Arde il fuoco di tre legni
Arde il fuoco di tre legni
Bruciava il melograno, il bosso, il glicine. La nevicata abbondante dell’inverno precedente aveva piegato il pergolato che, nel precipitare, aveva spezzato diversi fusti e rami del melograno; il bosso invece era morto per aver nutrito le larve della piralide; mentre il glicine era stato potato per contenerne l’esuberanza. Questi legni, sia per le dimensioni ridotte della pianta da cui erano ricavati, che per la qualità intrinseca del legno stesso (pur essendo quello del melograno e del bosso duro e compatto per la crescita lenta e costante, quello del glicine invece di nessun valore, leggero come un fuscello) non fornivano un calore duraturo, ma erano stati tagliati comunque in piccoli pezzi, accatastati e lasciati seccare per tutta l’estate contro il muro della casa. Adesso aveva incominciato a bruciarli.
Lei li distingueva facilmente uno dall’altro: la scorza del melograno era di un giallo pallido, debolmente verde, con macchie color crema; quella del bosso rugosa, reticolata, di un ocra esangue; di un grigio scuro uniforme quella del glicine, e quando al mattino riempiva la cesta per portarli di sopra, non poteva fare a meno di pensare alla loro passata bellezza, al piacere che le avevano regalato, a tutti quegli anni trascorsi in loro compagnia. Come li ricordava.
Il melograno cresceva in un tranquillo angolo del giardino a ridosso della balaustra e, inselvatichito, non produceva frutti: a primavera le sue foglioline color rame, appena emesse, diventavano a poco a poco di un verde brillante e lucido, fioriva con grande effetto ornamentale per i suoi fiori doppi di un rosso che trascolorava nell’arancione attirando api e farfalle, e quando appassiva i suoi petali esausti formavano sulle pietre del lastricato un tappeto rosso inquietante e magico. Il bosso, solo pochi anni prima forte vigoroso e antico - ah, il verde acqua delle sue foglie lucide e scure che aveva amato profondamente - il trionfante buxus sempervirens, il re del suo giardino, era stato mangiato, anzi divorato, dalle larve delle piralidi. E ogni volta che si imbatteva in lui la sofferenza per la sua fine si rinnovava al vedere i suoi rami secchi, i suoi fusti disseccati (ne conservava alcuni in una scatola di cartone nello studio tra le sue cose più amate), e assisteva stupita all’opera pietosa dell’edera e della pervinca che portavano avanti, giorno dopo giorno, la loro opera di nascondimento arrampicandosi, tessendo silenziose e alacri la loro trama di foglie sulla siepe senza suono. Il glicine, invadente sì, ma quanto bello e generoso per quei grappoli stupendi lunghi, blu violetti che pendevano dal pergolato, e offriva generoso alle api che s’infilavano nei fiori a succhiarne avide il nettare, e ne uscivano ebbre e incipriate di polline, e il profumo paradisiaco che riempiva l’aria, arrivava alle narici e commuoveva fino alle lacrime. (Ma lui era ben vivo e sarebbe tornato a fiorire)
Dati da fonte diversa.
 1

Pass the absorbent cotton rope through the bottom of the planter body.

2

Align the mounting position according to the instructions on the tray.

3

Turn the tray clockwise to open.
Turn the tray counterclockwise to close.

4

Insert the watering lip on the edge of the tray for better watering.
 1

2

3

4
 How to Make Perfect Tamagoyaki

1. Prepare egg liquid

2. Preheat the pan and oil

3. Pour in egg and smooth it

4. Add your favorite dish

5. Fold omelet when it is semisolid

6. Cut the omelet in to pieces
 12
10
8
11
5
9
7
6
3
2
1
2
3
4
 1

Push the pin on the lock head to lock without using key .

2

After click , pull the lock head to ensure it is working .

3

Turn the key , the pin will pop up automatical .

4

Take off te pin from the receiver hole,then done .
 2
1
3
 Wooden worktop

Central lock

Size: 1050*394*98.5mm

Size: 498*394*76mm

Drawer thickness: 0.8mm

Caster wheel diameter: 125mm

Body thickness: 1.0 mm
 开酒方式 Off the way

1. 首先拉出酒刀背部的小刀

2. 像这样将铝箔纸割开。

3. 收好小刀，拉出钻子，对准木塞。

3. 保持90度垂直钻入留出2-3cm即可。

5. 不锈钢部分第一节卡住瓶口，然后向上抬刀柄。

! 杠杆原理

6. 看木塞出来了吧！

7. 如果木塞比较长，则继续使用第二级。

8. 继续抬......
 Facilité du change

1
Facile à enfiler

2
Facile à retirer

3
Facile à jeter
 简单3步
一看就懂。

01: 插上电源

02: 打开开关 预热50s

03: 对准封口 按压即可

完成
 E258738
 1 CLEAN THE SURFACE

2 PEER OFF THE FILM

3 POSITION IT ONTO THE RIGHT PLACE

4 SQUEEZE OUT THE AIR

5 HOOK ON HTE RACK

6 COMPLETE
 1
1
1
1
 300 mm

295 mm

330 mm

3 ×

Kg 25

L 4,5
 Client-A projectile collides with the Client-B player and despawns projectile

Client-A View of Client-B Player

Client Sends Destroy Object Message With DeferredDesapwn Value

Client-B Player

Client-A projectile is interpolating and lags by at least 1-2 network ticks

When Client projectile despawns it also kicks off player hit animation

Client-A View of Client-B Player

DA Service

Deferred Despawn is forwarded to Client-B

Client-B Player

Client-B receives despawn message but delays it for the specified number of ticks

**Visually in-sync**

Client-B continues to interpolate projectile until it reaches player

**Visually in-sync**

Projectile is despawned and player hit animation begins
Per una scelta voluta, ponderata, li bruciava con parsimonia, poco alla volta, con loro voleva arrivare a Natale. Accendeva la stufa - la grande stufa di maiolica color miele, il cuore della sua casa in inverno - e una volta avviato il fuoco, lo alimentava con questi piccoli pezzi di legna in un rito domestico, intimo, familiare. Lasciava lo sportello aperto. Stava nel riverbero della fiamma, nel sentore d’incenso che sprigionavano e, parendole degna di loro, questa fine la rendeva meno triste: un fuoco sacro come per gli eroi - e il giorno dopo la cenere leggera distribuita nei luoghi della loro passata bellezza.Della loro passata grandezza.